By Mark David Witte
College of Charleston MBA professor of economics
Have I got a deal for you! First, hand me your investment money. Second, don’t ask what you’re getting in return because all I can offer you is potential.
What are we building? Software that acts as a middleman. We’re going to have so many users that our company’s name will become a verb. And you get the potential from owning a small share of our firm when we go public. It’s potential because we have no way of making any profit for years to come…or maybe ever earning a profit.
This is the sales pitch they’re giving at Uber and lots of other tech startups. It’s estimated that Uber lost $3 billion in 2016. And yes, you read that right: billion with a “b.” How could a company with that many users lose money? Simple, they’re selling their middleman services at a price below their cost. It’s easy to get clients if you sell something below your production cost. Anyone want to purchase a $10 bill for $9.50? The only thing keeping Uber afloat is the venture capital and investment money flowing into the company.
Those investors are buying potential; in theory, when Uber goes public and sells shares on the New York Stock Exchange, those initial investors will get a nice payday. That’s what happened for many venture capitalists when they provided funding to internet darlings. Twitter has billions of users and created billions of dollars in returns for its initial investors.

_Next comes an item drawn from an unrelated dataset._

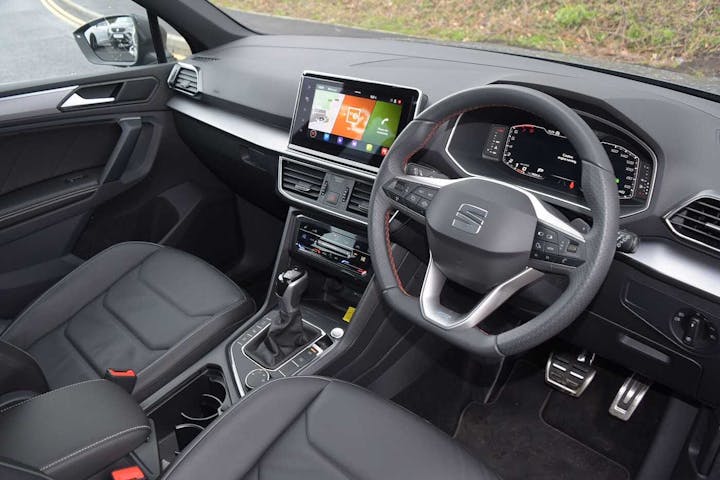 Grey SEAT Tarraco Ecotsi Fr Sport DSG 2024
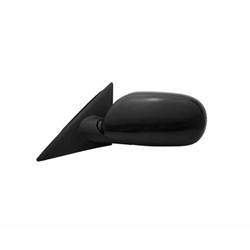 LKQ - 2003-2006 INFINITI G35 Driver's Side Door Mirror Power Adjustment, Manual Folding, Non-Heated, Textured Paint To Match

There’s only one problem: Many of these companies fail to live up to their potential. Twitter, despite counting the leader of the free world as a happy customer, has never earned a profit. It’s estimated that Uber has never earned a profit. Amazon, one of the largest companies in the world by market capitalization, has a profit margin of less than 1%. General Motors makes roughly 10 times more money than Amazon. Meanwhile, the main reason Amazon is profitable is the cloud computing services it offers – not merchandise sales.
Economists have a concept called the “greater fool” theory. Here’s how it works. Let’s suppose you see a sale on a lovely Dutch tulip bulb at $50. It may seem expensive, but if you can find someone willing to pay $55 then it makes perfect sense to buy it at $50. Some other “greater fool” will come along and buy it from you. Ultimately, only the greatest fool will pay the highest price and be stuck with a bulb. This is one explanation for asset price bubbles like the tulip mania that swept Amsterdam in the 17th century, or the madness that swept through Las Vegas during the housing bubble.
Why is this a problem? While venture capital has flooded Uber and other scalable startups around the world, it’s still very difficult for small and medium-sized firms to finance their growth. And these small and medium sized firms have employees and profits. Investors may anticipate only linear returns instead of riskier exponential returns, but at least they’re getting more than “potential.”
Additionally, our economy will get more than snake oil software. Twitter and Uber have created fantastic software. Both have changed the way people behave, whether through communication or travel. But a fantastic product sold below its cost does not create a fantastic company.
Sustained economic growth requires more than users and asset bubbles. To create long-term economic growth, an economy needs entrepreneurs with great ideas and access to capital to finance growth. Medium-sized businesses quickly run into barriers at the bank when it comes time to apply for a loan. Small businesses are often shut out of the lending market entirely and resort to high interest rate credit cards.
Data suggests most developed countries in the world are shifting from a manufacturing-based economy to a service economy. Twitter and Uber provide services that can grow from thousands to billions of users by adding more servers. Almost every other firm that sells an actual product or provides a simple service – vs. merely acting as a middleman – must grow at a more measured pace to keep product quality from slipping or costs from inflating. It’s difficult to grow at all when you can’t access the financial capital that showers down on snake oil software that has never sniffed profitability.
Perhaps one way to make America – and the world – great again is to invest in companies with tangible product and human capital, versus throwing money at tech start-ups that make big promises and enrich only a lucky few along the way, if at all.